TESTO CITATO:
┄┄┄┄┄┄

Chi ordinò l’uccisione di Giovanni Falcone?

Chi ordinò l’uccisione di Giovanni Falcone?

Oggi 23 maggio cade l’anniversario dell’uccisione da parte di cosa nostra del giudice Falcone. E per questa ricorrenza si celebrerà a Palermo la Giornata di Legalità in memoria delle vittime innocenti di mafia e saranno presenti più di 50.000 studenti provenienti da tutta Italia per l’evento intitolato “Palermo chiama Italia”.

Ma ripercorriamo insieme la giornata di quel 23 maggio 1992, nella quale ancora oggi, si cercano indizi che possano portare a delle risposte su certi aspetti della vicenda e per far ciò bisogna partire dalla ricostruzione di alcuni passaggi di qualche anno prima dalla maledetta strage. Capaci

Dopo quasi 24 anni dalla strage in cui fu coinvolto il giudice Falcone, la moglie Francesca Morvillo, e tre agenti della scorta, Vito Schifani, Rocco Dicillo, Antonio Montinaro, a parlare è Gioacchino la Barbera, il boss-regista della strage di Capaci, che in un’intervista del 19/09/15 a La Repubblica ha rivelato nuovi dettagli importanti. “Fui io a dare il segnale agli altri appostati sulla collina e sapevamo che il giudice (Falcone, ndr) sarebbe arrivato di venerdì o di sabato” – ha spiegato la Barbera – “Era tutto pronto, e il cunicolo già imbottito di esplosivo. Ce lo avevo messo io, due settimane prima”. Ma oltre a lui e agli altri boss sulla collina pronti a premere il telecomando, continua la Barbera: “c’era un uomo sui 45 anni che non avevo mai visto prima. Non era dei nostri… Arrivò con Nino Troia, il proprietario del mobilificio di Capaci dove fu ucciso Emanuele Piazza, un giovane collaboratore del Sisde che pensava di fare l’infiltrato”.

Si pensa infatti, che l’agente Piazza sia stato tratto in inganno con una banale scusa da un altro ex boss, Francesco Onorato, che lo condusse nel mobilificio dello stesso Troia dove fu strangolato e sciolto nell’acido. Dell’agente non si seppe nulla, da nessun organo di Stato e neppure dal Sisde, il Servizio per le Informazioni e la Sicurezza Democratica, di cui il giovane faceva parte. Addirittura, gli stessi organi dirigenziali del Sisde, arrivarono a negare che il giovane ne facesse parte, finché il giudice Giovanni Falcone non si occupò direttamente delle indagini.

┄┄┄┄┄┄

MATERIALE FORNITO:
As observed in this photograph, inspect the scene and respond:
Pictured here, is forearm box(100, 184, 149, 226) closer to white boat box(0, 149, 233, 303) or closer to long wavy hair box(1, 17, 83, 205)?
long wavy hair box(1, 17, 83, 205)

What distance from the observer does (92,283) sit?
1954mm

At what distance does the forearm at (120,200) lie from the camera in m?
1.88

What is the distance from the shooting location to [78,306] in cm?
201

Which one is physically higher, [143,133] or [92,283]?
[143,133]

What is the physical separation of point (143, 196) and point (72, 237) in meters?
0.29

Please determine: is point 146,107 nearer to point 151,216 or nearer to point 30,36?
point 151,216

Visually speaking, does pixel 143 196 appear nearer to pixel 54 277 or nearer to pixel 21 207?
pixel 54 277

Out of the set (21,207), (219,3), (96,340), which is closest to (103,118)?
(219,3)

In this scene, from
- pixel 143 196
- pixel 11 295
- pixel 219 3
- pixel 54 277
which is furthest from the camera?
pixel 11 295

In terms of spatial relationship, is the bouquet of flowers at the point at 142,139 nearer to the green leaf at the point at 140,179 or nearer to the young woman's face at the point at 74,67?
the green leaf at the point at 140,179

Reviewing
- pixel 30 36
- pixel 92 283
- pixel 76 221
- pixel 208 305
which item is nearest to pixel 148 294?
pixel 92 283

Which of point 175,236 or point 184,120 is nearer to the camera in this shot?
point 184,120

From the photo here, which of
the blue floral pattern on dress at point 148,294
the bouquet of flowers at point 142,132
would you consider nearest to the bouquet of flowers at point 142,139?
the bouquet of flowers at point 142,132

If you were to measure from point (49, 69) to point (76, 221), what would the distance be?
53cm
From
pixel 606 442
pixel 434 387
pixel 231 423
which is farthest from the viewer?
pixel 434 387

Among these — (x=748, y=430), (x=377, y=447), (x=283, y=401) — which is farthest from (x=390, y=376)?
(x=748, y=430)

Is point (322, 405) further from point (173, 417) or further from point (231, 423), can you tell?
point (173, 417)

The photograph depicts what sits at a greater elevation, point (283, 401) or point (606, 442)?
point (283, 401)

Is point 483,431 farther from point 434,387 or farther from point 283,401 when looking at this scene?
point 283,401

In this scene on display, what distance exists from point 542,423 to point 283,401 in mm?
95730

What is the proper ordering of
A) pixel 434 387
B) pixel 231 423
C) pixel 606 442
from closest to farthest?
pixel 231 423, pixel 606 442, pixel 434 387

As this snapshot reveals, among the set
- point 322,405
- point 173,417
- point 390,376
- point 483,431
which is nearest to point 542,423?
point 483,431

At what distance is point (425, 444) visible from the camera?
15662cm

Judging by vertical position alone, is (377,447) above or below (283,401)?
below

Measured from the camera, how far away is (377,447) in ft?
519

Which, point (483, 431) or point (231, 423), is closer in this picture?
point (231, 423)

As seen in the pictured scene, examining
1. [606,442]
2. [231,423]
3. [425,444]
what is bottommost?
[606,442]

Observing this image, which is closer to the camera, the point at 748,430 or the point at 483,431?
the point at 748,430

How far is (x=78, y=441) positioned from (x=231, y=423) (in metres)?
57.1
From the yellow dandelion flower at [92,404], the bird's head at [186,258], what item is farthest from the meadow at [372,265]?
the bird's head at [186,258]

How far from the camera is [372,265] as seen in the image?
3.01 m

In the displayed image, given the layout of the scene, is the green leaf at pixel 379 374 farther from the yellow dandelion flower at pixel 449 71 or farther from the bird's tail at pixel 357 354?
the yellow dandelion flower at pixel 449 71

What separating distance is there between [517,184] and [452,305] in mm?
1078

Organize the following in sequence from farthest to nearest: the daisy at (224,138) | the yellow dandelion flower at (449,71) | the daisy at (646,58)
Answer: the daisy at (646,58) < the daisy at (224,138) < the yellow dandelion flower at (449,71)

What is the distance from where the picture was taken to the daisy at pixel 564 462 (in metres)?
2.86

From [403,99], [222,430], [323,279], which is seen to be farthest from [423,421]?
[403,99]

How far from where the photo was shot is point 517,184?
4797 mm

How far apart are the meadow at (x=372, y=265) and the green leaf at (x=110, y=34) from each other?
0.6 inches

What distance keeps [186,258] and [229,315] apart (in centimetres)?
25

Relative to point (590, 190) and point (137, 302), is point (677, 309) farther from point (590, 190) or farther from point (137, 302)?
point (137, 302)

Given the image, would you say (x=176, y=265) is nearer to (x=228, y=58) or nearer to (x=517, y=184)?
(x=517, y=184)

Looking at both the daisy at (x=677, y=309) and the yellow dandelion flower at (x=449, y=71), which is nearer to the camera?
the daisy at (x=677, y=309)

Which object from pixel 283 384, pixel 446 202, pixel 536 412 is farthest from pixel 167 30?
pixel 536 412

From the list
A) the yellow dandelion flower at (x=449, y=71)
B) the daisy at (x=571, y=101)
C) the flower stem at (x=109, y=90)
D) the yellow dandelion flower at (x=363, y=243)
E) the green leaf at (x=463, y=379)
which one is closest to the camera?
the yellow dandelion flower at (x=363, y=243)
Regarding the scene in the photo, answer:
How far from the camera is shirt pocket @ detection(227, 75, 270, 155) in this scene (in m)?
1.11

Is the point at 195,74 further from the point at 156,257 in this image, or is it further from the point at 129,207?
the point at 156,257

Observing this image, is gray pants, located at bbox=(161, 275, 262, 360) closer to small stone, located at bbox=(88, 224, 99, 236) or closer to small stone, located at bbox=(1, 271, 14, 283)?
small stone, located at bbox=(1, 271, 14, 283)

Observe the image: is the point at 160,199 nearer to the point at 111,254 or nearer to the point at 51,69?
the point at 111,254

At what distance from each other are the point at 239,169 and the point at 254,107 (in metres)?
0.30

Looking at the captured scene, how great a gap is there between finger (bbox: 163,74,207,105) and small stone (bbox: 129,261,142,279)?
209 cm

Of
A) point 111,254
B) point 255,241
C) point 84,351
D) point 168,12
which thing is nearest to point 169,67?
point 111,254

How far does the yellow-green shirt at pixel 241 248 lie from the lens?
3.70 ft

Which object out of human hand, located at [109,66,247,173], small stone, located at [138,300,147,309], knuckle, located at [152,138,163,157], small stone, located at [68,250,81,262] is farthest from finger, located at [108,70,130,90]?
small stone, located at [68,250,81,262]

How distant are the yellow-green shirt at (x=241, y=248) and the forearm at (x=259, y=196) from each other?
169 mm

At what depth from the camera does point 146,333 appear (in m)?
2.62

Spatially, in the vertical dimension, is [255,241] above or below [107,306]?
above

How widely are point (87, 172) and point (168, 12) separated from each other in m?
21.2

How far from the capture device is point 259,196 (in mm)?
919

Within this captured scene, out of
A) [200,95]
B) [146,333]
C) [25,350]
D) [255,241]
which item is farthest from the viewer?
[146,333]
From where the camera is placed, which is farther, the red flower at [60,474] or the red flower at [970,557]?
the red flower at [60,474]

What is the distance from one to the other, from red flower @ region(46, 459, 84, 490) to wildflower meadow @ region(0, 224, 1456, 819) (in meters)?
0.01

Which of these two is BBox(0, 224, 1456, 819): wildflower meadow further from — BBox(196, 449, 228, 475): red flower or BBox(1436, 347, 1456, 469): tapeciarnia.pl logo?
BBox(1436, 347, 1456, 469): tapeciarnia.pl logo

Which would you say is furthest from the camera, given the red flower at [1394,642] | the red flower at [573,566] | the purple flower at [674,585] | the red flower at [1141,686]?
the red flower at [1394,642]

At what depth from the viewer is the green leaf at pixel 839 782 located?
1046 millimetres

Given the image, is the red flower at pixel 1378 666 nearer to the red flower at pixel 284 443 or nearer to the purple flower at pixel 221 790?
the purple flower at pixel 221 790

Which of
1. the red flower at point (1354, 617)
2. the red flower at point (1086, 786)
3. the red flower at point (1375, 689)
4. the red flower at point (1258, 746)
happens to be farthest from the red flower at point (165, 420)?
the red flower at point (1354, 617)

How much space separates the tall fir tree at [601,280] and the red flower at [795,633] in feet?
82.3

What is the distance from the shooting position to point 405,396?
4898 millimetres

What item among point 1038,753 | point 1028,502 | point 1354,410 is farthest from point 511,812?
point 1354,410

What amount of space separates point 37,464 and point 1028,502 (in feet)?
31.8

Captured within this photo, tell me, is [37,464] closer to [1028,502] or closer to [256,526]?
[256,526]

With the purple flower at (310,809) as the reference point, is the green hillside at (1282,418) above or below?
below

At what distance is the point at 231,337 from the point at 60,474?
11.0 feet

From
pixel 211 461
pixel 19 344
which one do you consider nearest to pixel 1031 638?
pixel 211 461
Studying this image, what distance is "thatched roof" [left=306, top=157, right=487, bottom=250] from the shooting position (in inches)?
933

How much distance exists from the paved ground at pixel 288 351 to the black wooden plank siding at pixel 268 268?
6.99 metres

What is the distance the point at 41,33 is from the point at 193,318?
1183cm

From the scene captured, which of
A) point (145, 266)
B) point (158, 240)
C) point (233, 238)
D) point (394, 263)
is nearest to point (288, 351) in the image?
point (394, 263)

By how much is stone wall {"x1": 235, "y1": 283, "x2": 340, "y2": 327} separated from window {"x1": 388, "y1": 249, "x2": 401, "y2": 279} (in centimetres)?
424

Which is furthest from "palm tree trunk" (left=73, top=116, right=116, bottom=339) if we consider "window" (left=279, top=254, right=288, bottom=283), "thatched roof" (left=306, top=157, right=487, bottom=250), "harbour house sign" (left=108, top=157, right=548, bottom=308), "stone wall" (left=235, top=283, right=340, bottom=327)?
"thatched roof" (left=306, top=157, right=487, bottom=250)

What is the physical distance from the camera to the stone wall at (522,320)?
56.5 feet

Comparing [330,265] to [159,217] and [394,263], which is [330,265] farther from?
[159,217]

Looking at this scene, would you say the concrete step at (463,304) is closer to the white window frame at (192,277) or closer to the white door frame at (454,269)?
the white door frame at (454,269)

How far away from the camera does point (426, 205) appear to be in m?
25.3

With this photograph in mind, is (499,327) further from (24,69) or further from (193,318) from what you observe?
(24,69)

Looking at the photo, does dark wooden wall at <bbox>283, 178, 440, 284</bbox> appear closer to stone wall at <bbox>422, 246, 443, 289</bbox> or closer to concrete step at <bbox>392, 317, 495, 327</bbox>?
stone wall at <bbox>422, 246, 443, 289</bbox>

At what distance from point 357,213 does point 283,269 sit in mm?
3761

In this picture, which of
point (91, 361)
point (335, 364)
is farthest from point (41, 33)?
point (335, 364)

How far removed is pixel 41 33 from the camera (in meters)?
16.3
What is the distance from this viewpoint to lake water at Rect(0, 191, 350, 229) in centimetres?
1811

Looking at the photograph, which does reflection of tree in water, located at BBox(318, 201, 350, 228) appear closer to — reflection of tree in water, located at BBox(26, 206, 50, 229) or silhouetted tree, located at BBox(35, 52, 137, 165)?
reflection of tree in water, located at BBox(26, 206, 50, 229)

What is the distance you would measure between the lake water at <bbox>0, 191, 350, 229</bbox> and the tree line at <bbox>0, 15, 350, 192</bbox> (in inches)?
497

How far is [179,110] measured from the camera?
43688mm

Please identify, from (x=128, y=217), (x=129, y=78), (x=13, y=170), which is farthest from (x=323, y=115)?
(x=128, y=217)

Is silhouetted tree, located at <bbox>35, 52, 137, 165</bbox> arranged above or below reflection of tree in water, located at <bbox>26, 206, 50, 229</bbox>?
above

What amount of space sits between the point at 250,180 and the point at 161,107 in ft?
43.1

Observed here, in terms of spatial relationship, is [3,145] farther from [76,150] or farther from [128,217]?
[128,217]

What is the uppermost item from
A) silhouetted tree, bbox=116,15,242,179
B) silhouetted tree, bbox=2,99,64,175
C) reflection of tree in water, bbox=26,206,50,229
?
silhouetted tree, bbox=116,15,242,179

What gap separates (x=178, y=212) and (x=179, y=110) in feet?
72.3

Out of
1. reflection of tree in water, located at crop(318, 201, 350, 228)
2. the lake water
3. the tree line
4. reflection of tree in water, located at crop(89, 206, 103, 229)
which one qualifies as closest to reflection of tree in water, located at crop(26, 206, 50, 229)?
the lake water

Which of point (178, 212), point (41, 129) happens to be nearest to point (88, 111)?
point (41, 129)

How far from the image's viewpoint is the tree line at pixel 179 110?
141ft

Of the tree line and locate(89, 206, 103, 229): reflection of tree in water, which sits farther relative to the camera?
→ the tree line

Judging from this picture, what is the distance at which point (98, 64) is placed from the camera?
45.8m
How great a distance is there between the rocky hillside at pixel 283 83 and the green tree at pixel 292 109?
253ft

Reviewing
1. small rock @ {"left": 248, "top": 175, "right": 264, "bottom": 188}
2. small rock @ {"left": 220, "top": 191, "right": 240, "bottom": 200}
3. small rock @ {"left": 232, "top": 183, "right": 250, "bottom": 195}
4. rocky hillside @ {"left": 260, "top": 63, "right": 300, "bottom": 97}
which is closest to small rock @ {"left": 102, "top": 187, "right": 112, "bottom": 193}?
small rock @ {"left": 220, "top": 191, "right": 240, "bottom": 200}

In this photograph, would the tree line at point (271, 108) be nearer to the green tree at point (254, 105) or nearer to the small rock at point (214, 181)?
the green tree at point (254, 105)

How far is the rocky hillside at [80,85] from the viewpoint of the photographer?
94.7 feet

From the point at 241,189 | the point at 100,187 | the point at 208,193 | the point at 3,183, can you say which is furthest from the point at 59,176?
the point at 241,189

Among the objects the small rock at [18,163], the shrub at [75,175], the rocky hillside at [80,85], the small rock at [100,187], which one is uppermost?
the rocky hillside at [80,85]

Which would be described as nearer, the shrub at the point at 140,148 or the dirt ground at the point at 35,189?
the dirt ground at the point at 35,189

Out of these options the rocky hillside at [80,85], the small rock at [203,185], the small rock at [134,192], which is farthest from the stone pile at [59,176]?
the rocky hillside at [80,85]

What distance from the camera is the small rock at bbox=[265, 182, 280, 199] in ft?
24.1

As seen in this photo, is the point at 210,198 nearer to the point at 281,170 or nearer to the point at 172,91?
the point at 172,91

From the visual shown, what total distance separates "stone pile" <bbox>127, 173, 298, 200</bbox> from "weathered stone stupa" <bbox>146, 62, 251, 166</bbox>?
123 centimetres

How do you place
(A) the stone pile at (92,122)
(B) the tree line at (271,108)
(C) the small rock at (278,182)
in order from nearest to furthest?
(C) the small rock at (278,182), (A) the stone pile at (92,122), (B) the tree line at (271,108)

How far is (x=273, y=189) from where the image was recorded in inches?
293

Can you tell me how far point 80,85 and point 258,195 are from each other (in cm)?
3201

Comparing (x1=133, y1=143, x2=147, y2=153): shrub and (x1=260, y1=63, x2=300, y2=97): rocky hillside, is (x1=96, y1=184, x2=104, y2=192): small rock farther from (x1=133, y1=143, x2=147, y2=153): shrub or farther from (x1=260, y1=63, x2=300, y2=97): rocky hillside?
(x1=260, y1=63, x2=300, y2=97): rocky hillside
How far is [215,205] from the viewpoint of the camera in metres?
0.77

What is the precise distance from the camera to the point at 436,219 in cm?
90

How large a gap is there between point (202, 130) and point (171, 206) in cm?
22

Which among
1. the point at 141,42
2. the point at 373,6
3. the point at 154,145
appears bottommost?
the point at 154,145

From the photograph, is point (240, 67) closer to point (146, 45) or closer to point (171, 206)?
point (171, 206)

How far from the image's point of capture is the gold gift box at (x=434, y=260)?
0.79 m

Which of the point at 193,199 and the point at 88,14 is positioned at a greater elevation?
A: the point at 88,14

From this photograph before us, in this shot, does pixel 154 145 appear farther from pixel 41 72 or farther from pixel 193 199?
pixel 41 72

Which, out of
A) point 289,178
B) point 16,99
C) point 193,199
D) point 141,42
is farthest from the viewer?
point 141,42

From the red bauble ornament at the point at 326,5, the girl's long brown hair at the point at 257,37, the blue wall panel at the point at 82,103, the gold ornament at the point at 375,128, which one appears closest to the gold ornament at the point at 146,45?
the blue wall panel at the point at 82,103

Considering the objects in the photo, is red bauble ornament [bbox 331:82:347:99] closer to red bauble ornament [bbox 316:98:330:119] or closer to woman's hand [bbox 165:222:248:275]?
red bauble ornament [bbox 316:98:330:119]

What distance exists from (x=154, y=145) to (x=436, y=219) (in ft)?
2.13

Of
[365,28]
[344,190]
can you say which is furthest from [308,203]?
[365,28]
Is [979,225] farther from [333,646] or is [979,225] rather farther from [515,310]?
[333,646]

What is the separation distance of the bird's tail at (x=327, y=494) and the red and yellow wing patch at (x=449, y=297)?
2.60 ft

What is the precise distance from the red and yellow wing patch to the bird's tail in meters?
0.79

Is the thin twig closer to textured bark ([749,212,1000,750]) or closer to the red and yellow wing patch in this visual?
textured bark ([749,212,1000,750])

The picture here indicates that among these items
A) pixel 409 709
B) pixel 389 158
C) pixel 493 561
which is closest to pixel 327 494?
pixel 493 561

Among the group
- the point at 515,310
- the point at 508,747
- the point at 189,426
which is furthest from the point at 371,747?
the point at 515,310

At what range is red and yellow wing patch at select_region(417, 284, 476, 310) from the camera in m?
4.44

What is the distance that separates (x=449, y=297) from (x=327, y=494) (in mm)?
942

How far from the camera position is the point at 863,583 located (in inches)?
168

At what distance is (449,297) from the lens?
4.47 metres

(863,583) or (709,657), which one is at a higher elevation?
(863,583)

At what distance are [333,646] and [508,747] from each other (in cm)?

┄┄┄┄┄┄

BREVE COMPITO 1: Nel passo del testo citato compreso tra "Si pensa infatti, che" e "direttamente delle indagini.", estremi inclusi, sostituisci "mobilificio" con "magazzino" e riporta il passo così modificato.
BREVE COMPITO 2: Riduci a un elenco puntato il paragrafo del testo citato che comincia con "Dopo quasi 24 anni", conservandone i fatti principali.
Il materiale riportato è separato dal testo citato e non lo riguarda.

RISULTATO CORRETTO 1:
Si pensa infatti, che l’agente Piazza sia stato tratto in inganno con una banale scusa da un altro ex boss, Francesco Onorato, che lo condusse nel magazzino dello stesso Troia dove fu strangolato e sciolto nell’acido. Dell’agente non si seppe nulla, da nessun organo di Stato e neppure dal Sisde, il Servizio per le Informazioni e la Sicurezza Democratica, di cui il giovane faceva parte. Addirittura, gli stessi organi dirigenziali del Sisde, arrivarono a negare che il giovane ne facesse parte, finché il giudice Giovanni Falcone non si occupò direttamente delle indagini.

RISULTATO CORRETTO 2:
- Quasi 24 anni dopo la strage di Capaci, parla Gioacchino la Barbera, boss-regista della strage. Nella strage furono coinvolti il giudice Falcone, la moglie Francesca Morvillo e tre agenti della scorta: Vito Schifani, Rocco Dicillo e Antonio Montinaro.
- In un'intervista del 19/09/15 a La Repubblica, la Barbera ha rivelato nuovi dettagli importanti.
- Fu la Barbera a dare il segnale agli altri appostati sulla collina.
- Gli appostati sapevano che il giudice sarebbe arrivato di venerdì o di sabato.
- Il cunicolo era già imbottito di esplosivo, messo dalla Barbera due settimane prima.
- Oltre ai boss pronti a premere il telecomando, c'era un uomo sui 45 anni che la Barbera non aveva mai visto e che "non era dei nostri".
- Quell'uomo arrivò con Nino Troia, proprietario del mobilificio di Capaci dove fu ucciso Emanuele Piazza, giovane collaboratore del Sisde che pensava di fare l'infiltrato.